Data listing:
start
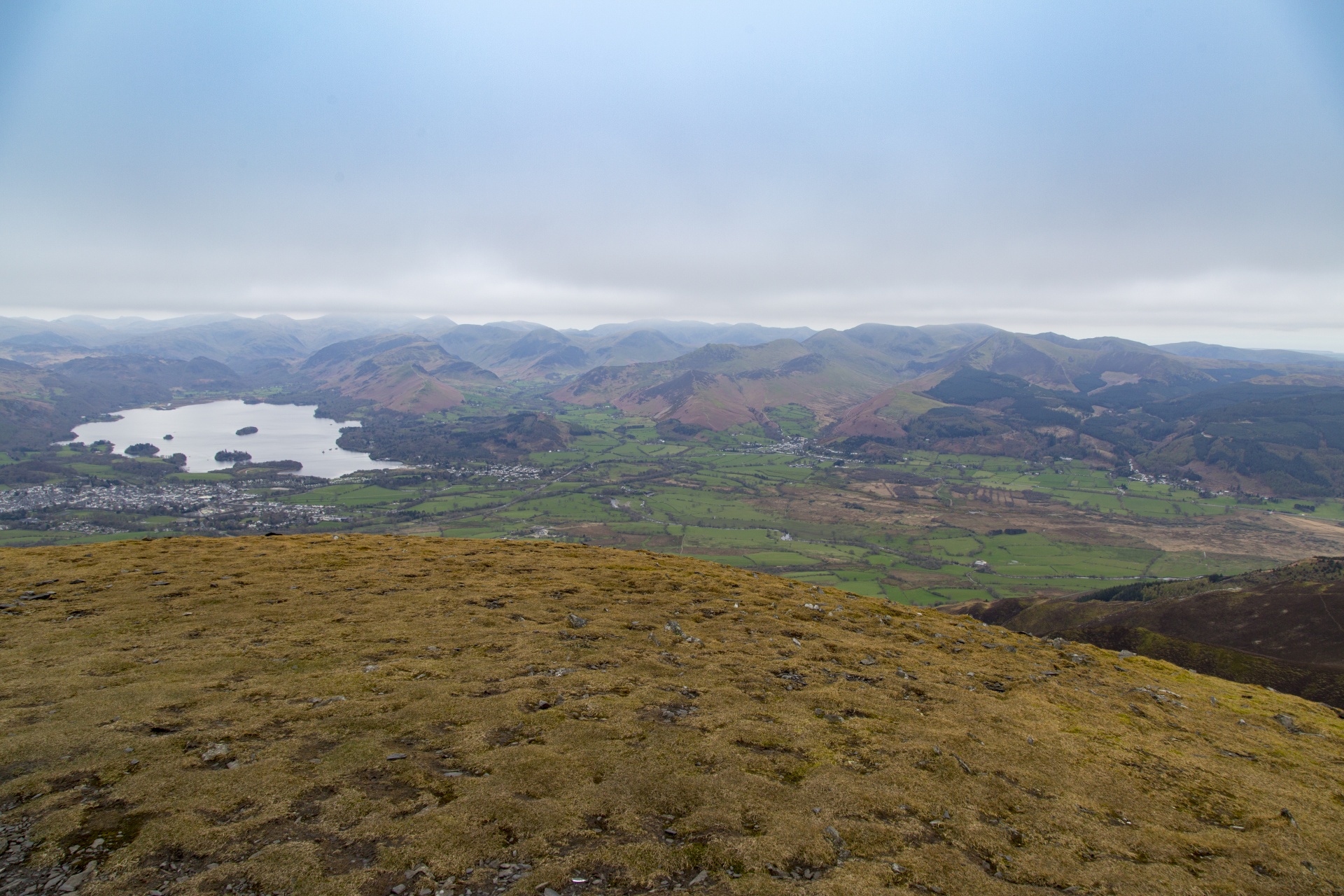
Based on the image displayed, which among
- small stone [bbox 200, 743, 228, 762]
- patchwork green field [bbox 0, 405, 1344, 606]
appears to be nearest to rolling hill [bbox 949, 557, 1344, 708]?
patchwork green field [bbox 0, 405, 1344, 606]

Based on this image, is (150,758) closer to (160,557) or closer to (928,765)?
(928,765)

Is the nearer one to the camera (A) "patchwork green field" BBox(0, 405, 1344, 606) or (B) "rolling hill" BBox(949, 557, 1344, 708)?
(B) "rolling hill" BBox(949, 557, 1344, 708)

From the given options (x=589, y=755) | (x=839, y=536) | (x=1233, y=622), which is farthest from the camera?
(x=839, y=536)

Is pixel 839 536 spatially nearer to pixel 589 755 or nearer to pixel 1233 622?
pixel 1233 622

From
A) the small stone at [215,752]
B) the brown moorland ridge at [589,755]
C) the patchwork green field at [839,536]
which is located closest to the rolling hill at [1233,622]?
the patchwork green field at [839,536]

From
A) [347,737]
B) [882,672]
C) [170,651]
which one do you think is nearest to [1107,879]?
[882,672]

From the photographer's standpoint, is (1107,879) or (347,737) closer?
(1107,879)

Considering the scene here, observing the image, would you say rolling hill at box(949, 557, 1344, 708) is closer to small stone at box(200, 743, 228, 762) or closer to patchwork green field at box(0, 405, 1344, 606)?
patchwork green field at box(0, 405, 1344, 606)

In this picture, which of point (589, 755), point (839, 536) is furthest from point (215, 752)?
point (839, 536)

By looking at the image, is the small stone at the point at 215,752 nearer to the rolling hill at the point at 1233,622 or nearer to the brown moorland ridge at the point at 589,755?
the brown moorland ridge at the point at 589,755
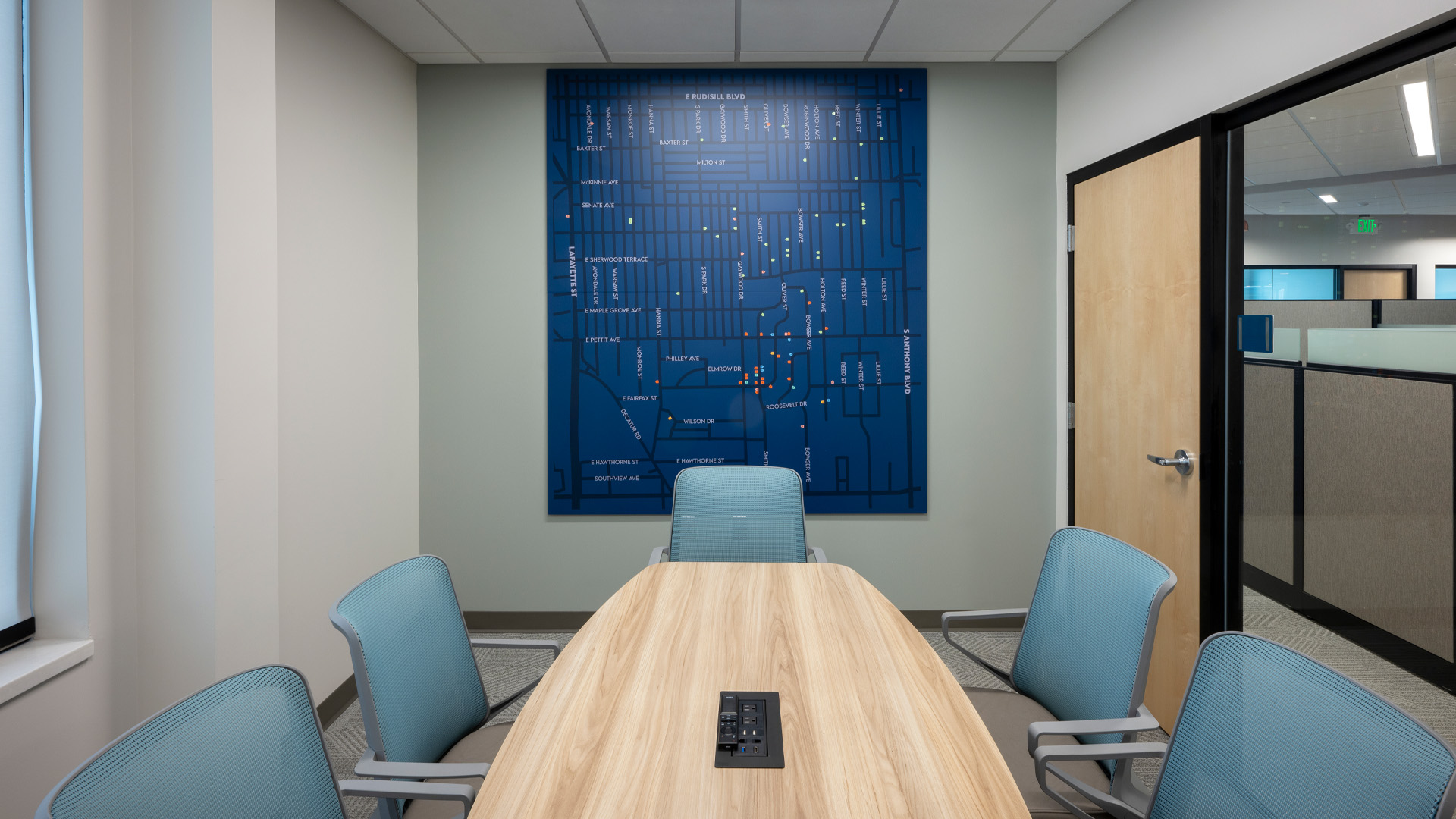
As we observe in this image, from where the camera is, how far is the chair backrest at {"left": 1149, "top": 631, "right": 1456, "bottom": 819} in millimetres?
878

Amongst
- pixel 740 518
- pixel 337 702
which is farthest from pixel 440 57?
pixel 337 702

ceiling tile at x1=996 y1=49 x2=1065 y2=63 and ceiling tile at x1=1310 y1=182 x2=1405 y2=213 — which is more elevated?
ceiling tile at x1=996 y1=49 x2=1065 y2=63

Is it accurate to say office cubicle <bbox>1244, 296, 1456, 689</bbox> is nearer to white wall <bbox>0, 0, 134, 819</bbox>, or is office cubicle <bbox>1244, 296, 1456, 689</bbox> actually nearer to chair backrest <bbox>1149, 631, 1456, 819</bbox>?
chair backrest <bbox>1149, 631, 1456, 819</bbox>

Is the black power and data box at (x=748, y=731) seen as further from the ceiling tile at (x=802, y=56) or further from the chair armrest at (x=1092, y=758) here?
the ceiling tile at (x=802, y=56)

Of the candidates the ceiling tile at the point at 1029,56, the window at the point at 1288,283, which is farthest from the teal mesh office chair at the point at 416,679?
the ceiling tile at the point at 1029,56

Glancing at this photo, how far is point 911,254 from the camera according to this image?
3.32 metres

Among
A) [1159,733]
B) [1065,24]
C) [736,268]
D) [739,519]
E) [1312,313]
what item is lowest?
[1159,733]

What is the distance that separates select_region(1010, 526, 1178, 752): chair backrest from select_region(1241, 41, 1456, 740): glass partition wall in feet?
2.44

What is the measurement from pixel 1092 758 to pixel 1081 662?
0.35 m

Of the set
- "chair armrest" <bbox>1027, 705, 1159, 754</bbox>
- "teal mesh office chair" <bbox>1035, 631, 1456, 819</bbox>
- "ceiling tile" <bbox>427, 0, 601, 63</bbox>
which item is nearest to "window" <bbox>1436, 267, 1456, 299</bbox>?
"teal mesh office chair" <bbox>1035, 631, 1456, 819</bbox>

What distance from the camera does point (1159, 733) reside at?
2564 millimetres

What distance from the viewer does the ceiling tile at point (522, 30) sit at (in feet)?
8.88

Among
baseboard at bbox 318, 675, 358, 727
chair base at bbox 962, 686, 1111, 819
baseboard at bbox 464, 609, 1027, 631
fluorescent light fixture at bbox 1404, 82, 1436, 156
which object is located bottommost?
baseboard at bbox 318, 675, 358, 727

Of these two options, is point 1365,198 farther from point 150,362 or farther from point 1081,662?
point 150,362
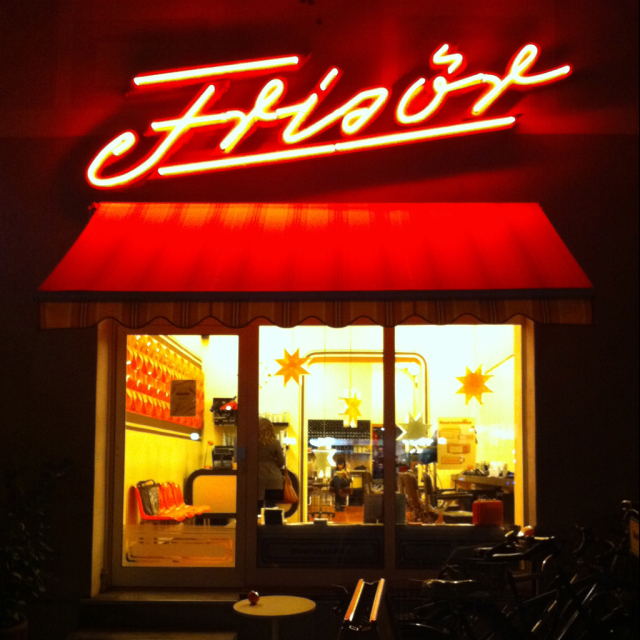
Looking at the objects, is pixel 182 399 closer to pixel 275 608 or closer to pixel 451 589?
pixel 275 608

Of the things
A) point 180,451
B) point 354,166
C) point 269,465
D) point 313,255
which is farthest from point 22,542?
point 354,166

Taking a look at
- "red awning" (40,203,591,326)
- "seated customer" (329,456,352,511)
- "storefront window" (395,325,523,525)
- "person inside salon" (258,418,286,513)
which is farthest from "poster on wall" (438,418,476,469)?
"red awning" (40,203,591,326)

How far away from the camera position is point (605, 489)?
7434mm

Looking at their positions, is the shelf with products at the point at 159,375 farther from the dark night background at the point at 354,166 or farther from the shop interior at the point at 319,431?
the dark night background at the point at 354,166

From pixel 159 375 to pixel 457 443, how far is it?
2.95m

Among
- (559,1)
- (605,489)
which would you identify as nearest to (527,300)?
(605,489)

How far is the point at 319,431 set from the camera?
8062 millimetres

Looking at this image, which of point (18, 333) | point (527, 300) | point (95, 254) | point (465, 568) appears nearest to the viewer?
point (465, 568)

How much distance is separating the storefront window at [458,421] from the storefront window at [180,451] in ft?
5.44

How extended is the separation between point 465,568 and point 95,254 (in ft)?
13.0

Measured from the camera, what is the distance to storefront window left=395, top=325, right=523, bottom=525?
7.88m

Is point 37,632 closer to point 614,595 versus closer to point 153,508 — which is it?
point 153,508

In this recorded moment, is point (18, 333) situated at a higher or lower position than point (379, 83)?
lower

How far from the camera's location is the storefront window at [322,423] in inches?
311
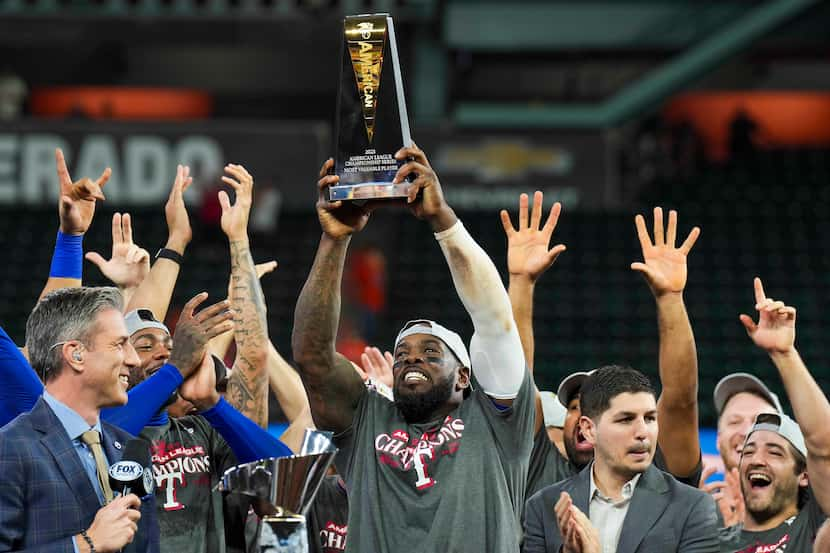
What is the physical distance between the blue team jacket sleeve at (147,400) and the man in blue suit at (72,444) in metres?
0.14

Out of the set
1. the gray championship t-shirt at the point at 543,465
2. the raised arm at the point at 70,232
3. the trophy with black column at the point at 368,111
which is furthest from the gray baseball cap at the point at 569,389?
the raised arm at the point at 70,232

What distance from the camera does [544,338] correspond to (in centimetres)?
1386

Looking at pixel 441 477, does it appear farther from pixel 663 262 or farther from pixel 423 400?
pixel 663 262

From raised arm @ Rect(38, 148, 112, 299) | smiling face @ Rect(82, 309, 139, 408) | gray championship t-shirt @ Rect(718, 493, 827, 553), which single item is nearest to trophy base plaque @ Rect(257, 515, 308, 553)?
smiling face @ Rect(82, 309, 139, 408)

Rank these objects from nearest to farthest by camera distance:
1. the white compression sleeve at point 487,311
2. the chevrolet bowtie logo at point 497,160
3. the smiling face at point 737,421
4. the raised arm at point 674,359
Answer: the white compression sleeve at point 487,311 < the raised arm at point 674,359 < the smiling face at point 737,421 < the chevrolet bowtie logo at point 497,160

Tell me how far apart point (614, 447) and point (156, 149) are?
502 inches

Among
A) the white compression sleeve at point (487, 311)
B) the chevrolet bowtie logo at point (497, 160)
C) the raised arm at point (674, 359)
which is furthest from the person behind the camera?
the chevrolet bowtie logo at point (497, 160)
end
Aim of the exercise: Transcribe every row above verbatim, omitting the pictures.

Exercise solution:
Based on the image displayed, which among
- small stone [bbox 200, 743, 228, 762]
- patchwork green field [bbox 0, 405, 1344, 606]
appears to be nearest to rolling hill [bbox 949, 557, 1344, 708]?
patchwork green field [bbox 0, 405, 1344, 606]

Based on this image, is (150,758) closer to (160,557) or closer to (928,765)?
(928,765)

Is the nearer one to the camera (A) "patchwork green field" BBox(0, 405, 1344, 606) or (B) "rolling hill" BBox(949, 557, 1344, 708)?
(B) "rolling hill" BBox(949, 557, 1344, 708)

From the given options (x=589, y=755) | (x=839, y=536) | (x=1233, y=622), which is farthest from the camera?
(x=839, y=536)

Is pixel 839 536 spatially nearer to pixel 589 755 or nearer to pixel 1233 622?
pixel 1233 622

From
A) the small stone at [215,752]
B) the brown moorland ridge at [589,755]
C) the patchwork green field at [839,536]
which is located closest to the rolling hill at [1233,622]?
the patchwork green field at [839,536]

From
A) [347,737]
B) [882,672]
C) [170,651]
which one do you think is nearest to [1107,879]?
[882,672]

From the photographer's standpoint, is (1107,879) or (347,737) closer?
(1107,879)

Considering the scene here, observing the image, would you say rolling hill at box(949, 557, 1344, 708) is closer to small stone at box(200, 743, 228, 762) or closer to patchwork green field at box(0, 405, 1344, 606)?
patchwork green field at box(0, 405, 1344, 606)

In this picture, which of point (589, 755), point (839, 536) is furthest from point (215, 752)?
point (839, 536)

By looking at the image, is the small stone at the point at 215,752 nearer to the rolling hill at the point at 1233,622 or nearer to the brown moorland ridge at the point at 589,755?
the brown moorland ridge at the point at 589,755
As we observe in this image, from where the camera is, how far is the chair backrest at {"left": 1149, "top": 631, "right": 1456, "bottom": 819} in millimetres?
878

Amongst
- pixel 740 518
- pixel 337 702
which is farthest from pixel 440 57?
pixel 337 702

ceiling tile at x1=996 y1=49 x2=1065 y2=63 and ceiling tile at x1=1310 y1=182 x2=1405 y2=213 — which is more elevated?
ceiling tile at x1=996 y1=49 x2=1065 y2=63

Is it accurate to say office cubicle <bbox>1244, 296, 1456, 689</bbox> is nearer to white wall <bbox>0, 0, 134, 819</bbox>, or is office cubicle <bbox>1244, 296, 1456, 689</bbox> actually nearer to chair backrest <bbox>1149, 631, 1456, 819</bbox>?
chair backrest <bbox>1149, 631, 1456, 819</bbox>

Is the black power and data box at (x=748, y=731) seen as further from the ceiling tile at (x=802, y=56) or further from the chair armrest at (x=1092, y=758) here?
the ceiling tile at (x=802, y=56)

Of the candidates the ceiling tile at the point at 1029,56, the window at the point at 1288,283, which is farthest from the teal mesh office chair at the point at 416,679?
the ceiling tile at the point at 1029,56

Glancing at this photo, how far is point 911,254 from the camera according to this image?
3.32 metres

Among
A) [1159,733]
B) [1065,24]
C) [736,268]
D) [739,519]
E) [1312,313]
what item is lowest?
[1159,733]

What is the distance that separates select_region(1010, 526, 1178, 752): chair backrest from select_region(1241, 41, 1456, 740): glass partition wall in feet?
2.44

What is the measurement from pixel 1092 758 to pixel 1081 662?
0.35 m

Of the set
- "chair armrest" <bbox>1027, 705, 1159, 754</bbox>
- "teal mesh office chair" <bbox>1035, 631, 1456, 819</bbox>
- "ceiling tile" <bbox>427, 0, 601, 63</bbox>
which item is nearest to "window" <bbox>1436, 267, 1456, 299</bbox>?
"teal mesh office chair" <bbox>1035, 631, 1456, 819</bbox>

What distance from the camera does point (1159, 733) reside at?
2564 millimetres

What distance from the viewer does the ceiling tile at point (522, 30) sit at (in feet)?
8.88

Among
baseboard at bbox 318, 675, 358, 727
chair base at bbox 962, 686, 1111, 819
baseboard at bbox 464, 609, 1027, 631
fluorescent light fixture at bbox 1404, 82, 1436, 156
which object is located bottommost?
baseboard at bbox 318, 675, 358, 727

Of these two options, is point 1365,198 farther from point 150,362 or farther from point 1081,662?
point 150,362
Looking at the objects, is pixel 182 399 closer to pixel 275 608 or closer to pixel 451 589?
pixel 275 608

Of the things
A) point 180,451
B) point 354,166
C) point 269,465
D) point 313,255
which is farthest from point 22,542?
point 354,166

Taking a look at
- "red awning" (40,203,591,326)
- "seated customer" (329,456,352,511)
- "storefront window" (395,325,523,525)
- "person inside salon" (258,418,286,513)
which is farthest from "poster on wall" (438,418,476,469)?
"red awning" (40,203,591,326)

How far away from the camera position is point (605, 489)?
7434mm

Looking at their positions, is the shelf with products at the point at 159,375 farther from the dark night background at the point at 354,166 or farther from the shop interior at the point at 319,431?
the dark night background at the point at 354,166

From pixel 159 375 to pixel 457 443, how far is it?
2.95m

Among
- (559,1)
- (605,489)
which would you identify as nearest to (527,300)?
(605,489)

How far is the point at 319,431 set from the camera?
8062 millimetres

Looking at this image, which of point (18, 333) | point (527, 300) | point (95, 254) | point (465, 568) appears nearest to the viewer?
point (465, 568)

How much distance is separating the storefront window at [458,421] from the storefront window at [180,451] in ft?
5.44

How extended is the separation between point 465,568 and point 95,254 (in ft)?
13.0

Measured from the camera, what is the distance to storefront window left=395, top=325, right=523, bottom=525?
7.88m

Is point 37,632 closer to point 614,595 versus closer to point 153,508 — which is it?
point 153,508

In this recorded moment, is point (18, 333) situated at a higher or lower position than point (379, 83)?
lower

How far from the camera's location is the storefront window at [322,423] in inches?
311
What is the physical distance between the blue team jacket sleeve at (147,400) and the man in blue suit at (72,444) in metres?
0.14

Out of the set
1. the gray championship t-shirt at the point at 543,465
2. the raised arm at the point at 70,232
3. the trophy with black column at the point at 368,111
which is furthest from the gray baseball cap at the point at 569,389?
the raised arm at the point at 70,232

What distance from the camera does [544,338] correspond to (in centimetres)?
1386

Looking at pixel 441 477, does it appear farther from pixel 663 262 or farther from pixel 423 400?
pixel 663 262

From raised arm @ Rect(38, 148, 112, 299) | smiling face @ Rect(82, 309, 139, 408) | gray championship t-shirt @ Rect(718, 493, 827, 553), which single item is nearest to trophy base plaque @ Rect(257, 515, 308, 553)?
smiling face @ Rect(82, 309, 139, 408)

Rank these objects from nearest to farthest by camera distance:
1. the white compression sleeve at point 487,311
2. the chevrolet bowtie logo at point 497,160
3. the smiling face at point 737,421
4. the raised arm at point 674,359
Answer: the white compression sleeve at point 487,311 < the raised arm at point 674,359 < the smiling face at point 737,421 < the chevrolet bowtie logo at point 497,160

Tell me how far apart point (614, 447) and point (156, 149) are?
502 inches

Among
A) the white compression sleeve at point (487, 311)
B) the chevrolet bowtie logo at point (497, 160)
C) the raised arm at point (674, 359)
which is furthest from the person behind the camera?
the chevrolet bowtie logo at point (497, 160)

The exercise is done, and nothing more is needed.